Hands-on: likwid-topology, likwid-pin, memory bandwidth
In this hands-on exercise you will compile and run a main memory bandwidth benchmark. You will learn how to explore node properties and topology with likwid-topology and how to use likwid-pin to explicitly control thread affinity.
Finally you learn how to determine the maximum sustained memory bandwidth for one socket and a complete node.
Preparation
You can find the benchmark code in the BWBENCH folder of the teacher account. Get the source from the teacher's account:
$ cp -a ~r14s0001/BWBENCH ~
Explore node topology
Execute likwid-topology:
$ likwid-topology -g | less -S
(The "less -S" is for enabling horizontal panning because the output is too wide for most screens.) Answer the following questions:
- How many cores are available in one socket, the whole node?
- Is SMT enabled?
- What is the aggregate size of the last level cache in MB per socket?

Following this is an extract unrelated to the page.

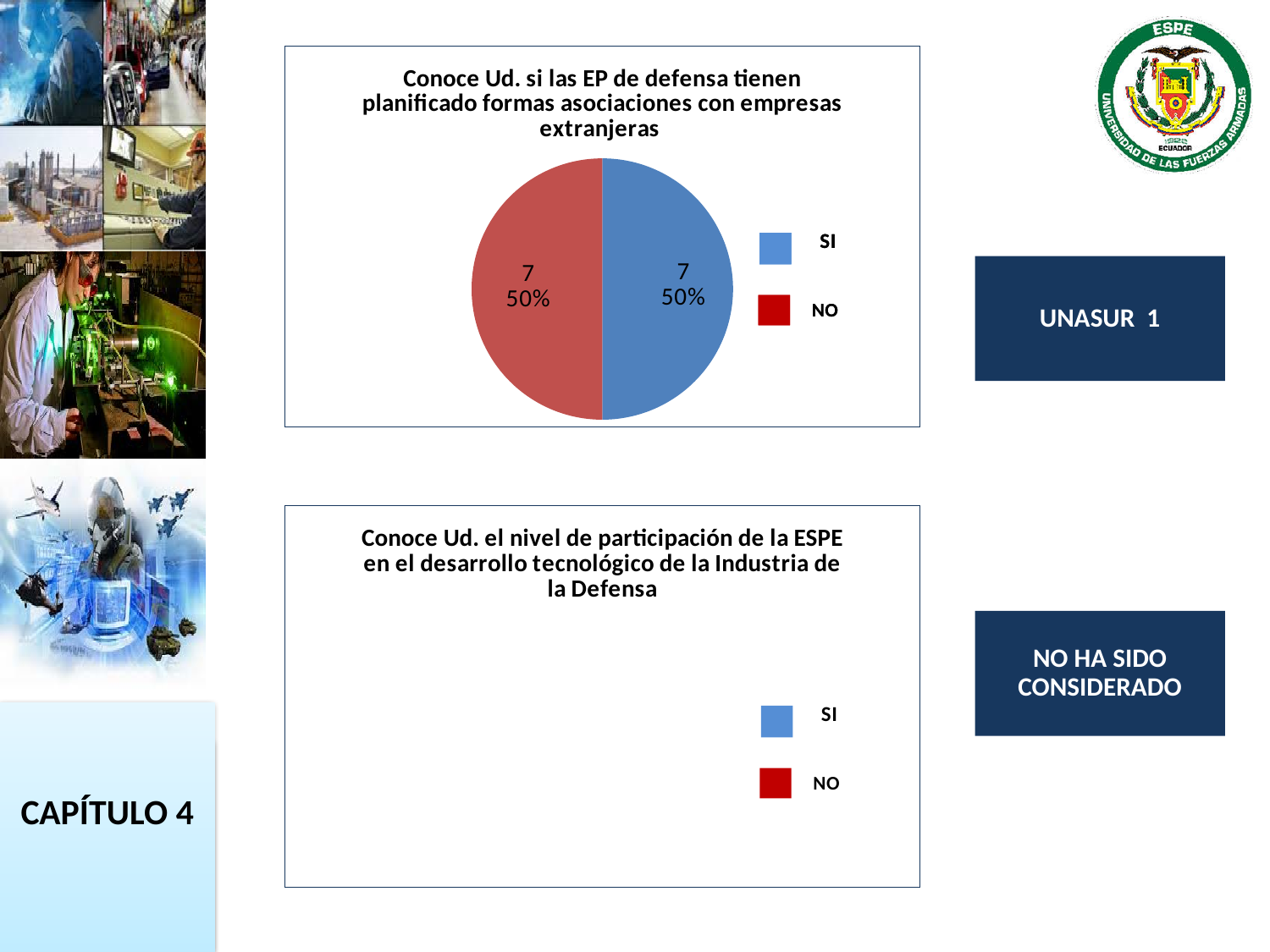
In the top pie chart, what percentage share does the SI slice have? 50% In the top pie chart, which colour represents NO? Red In the top pie chart, what is the total of the SI and NO values? 14 In the top pie chart, what percentage share does the NO slice have? 50% In the top pie chart, what is the difference between the values for SI and NO? 0 In the top pie chart, what is the value shown for SI? 7 In the top pie chart, what is the value shown for NO? 7 What are the legend entries of the bottom chart? SI and NO How many slices does the top pie chart have? 2 How many entries does the legend of the top pie chart list? 2 In the top chart titled "Conoce Ud. si las EP de defensa tienen planificado formas asociaciones con empresas extranjeras", what kind of chart is shown? Pie chart How many entries does the legend of the bottom chart titled "Conoce Ud. el nivel de participación de la ESPE en el desarrollo tecnológico de la Industria de la Defensa" list? 2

- How many ccNUMA memory domains are there?
- What is the total installed memory capacity?
Compile the benchmark
(If not already done, perform module load intel
)
Compile a threaded OpenMP binary with optimizing flags:
$ icx -Ofast -xHost -std=c99 -qopenmp -o bwBench-ICC bwBench.c
Or, for Fortran:
$ ifx -Ofast -xHost -qopenmp -o bwBench-ICC bwBench.f90
Run the benchmark
BWBENCH runs a couple of different data-streaming loops with large
arrays and reports the observed memory bandwidth per loop. Basically
it's an improved version of the popular STREAM benchmark.
Execute with 18 threads without explicit pinning:
$ env OMP_NUM_THREADS=18 ./bwBench-ICC
Repeat multiple runs.
- Do the results fluctuate?
- By how much?
Run again with explicit pinning also using 18 threads but pinned to 18 physical cores of socket 0 (If not already done, perform module load likwid
):
$ likwid-pin -c S0:0-17 ./bwBench-ICC
- Is the performance different? If yes: why is it different?
- Can you recover the previous (best) performance result?
Benchmark the memory bandwidth scaling within one ccNUMA domain (in 1-core steps from 1 to 18 cores):
- What is the maximum memory bandwidth in GB/s?
- Which benchmark case reaches the highest bandwidth?
- At which core count can you saturate the main memory bandwidth?